━━ Dokumentauszug

Ich heiße Ki

Eine Filmkritik von Patrick Wellinski

Happy-Go-Lucky

Ki (Roma Gasiorowska) ist eine Abkürzung. Ki heißt eigentlich Kinga. Aber die Abkürzung ist das Mittel ihrer Wahl. Alles in ihrem Leben belegt die junge alleinerziehende Mutter mit Kürzeln. Ihren kleinen Sohn Piotr nennt sie nur Pio, außerdem braucht sie mal wieder einen Jo (steht für Job), denn ständig fehlt es an Geld. Nun ist in der polnischen Sprache der Trend zur Verkleinerung, zur Abkürzung und Verniedlichung keine Sache der Jugend. Alle machen es. Doch Ki ist dahingehend geradezu exzessiv. Als wären das kleine Zaubersprüche, mit denen sie ihren Alltag verzaubern kann. Denn Kis Welt ist bunt, grell, voller gespielter Leichtigkeit und Lockerheit.

━━━━
━━ Vorliegende Daten

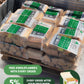 Pallet of packaged kiln dried firewood bags with badges for free KindleFlamers with every order and 5% off subscribed orders after the first.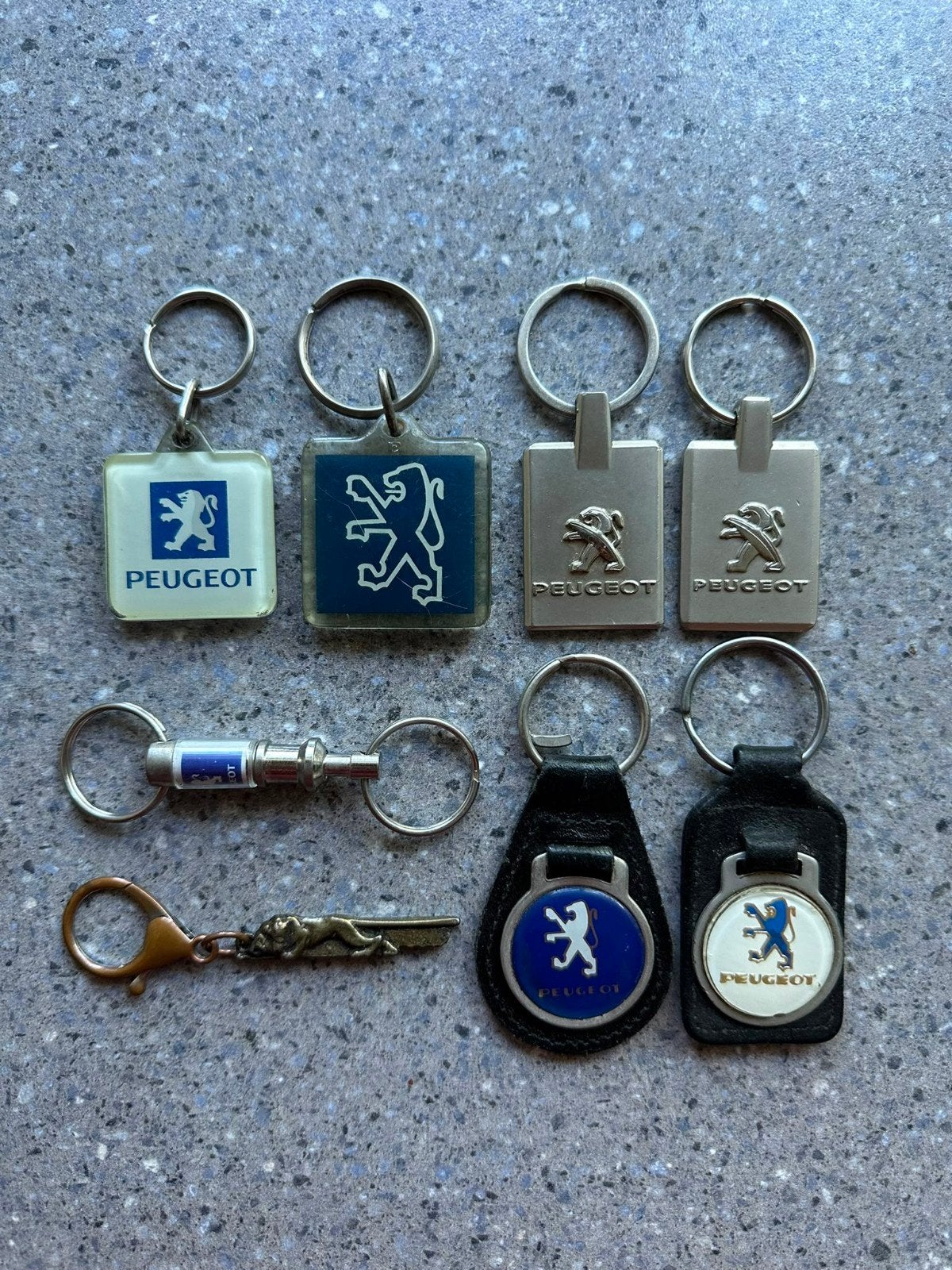 8x Peugeot sleutelhangers, Verzamelen, Sleutelhangers, Ophalen of Verzenden, Gebruikt, Merk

━━━━

◆ Auszuführende Aufgabe
Schreiben Sie die Filmkritik zu „Ich heiße Ki“ vollständig und wortgetreu ab.

◆ Schriftliche Antwort
Ich heiße Ki

Eine Filmkritik von Patrick Wellinski

Happy-Go-Lucky

Ki (Roma Gasiorowska) ist eine Abkürzung. Ki heißt eigentlich Kinga. Aber die Abkürzung ist das Mittel ihrer Wahl. Alles in ihrem Leben belegt die junge alleinerziehende Mutter mit Kürzeln. Ihren kleinen Sohn Piotr nennt sie nur Pio, außerdem braucht sie mal wieder einen Jo (steht für Job), denn ständig fehlt es an Geld. Nun ist in der polnischen Sprache der Trend zur Verkleinerung, zur Abkürzung und Verniedlichung keine Sache der Jugend. Alle machen es. Doch Ki ist dahingehend geradezu exzessiv. Als wären das kleine Zaubersprüche, mit denen sie ihren Alltag verzaubern kann. Denn Kis Welt ist bunt, grell, voller gespielter Leichtigkeit und Lockerheit.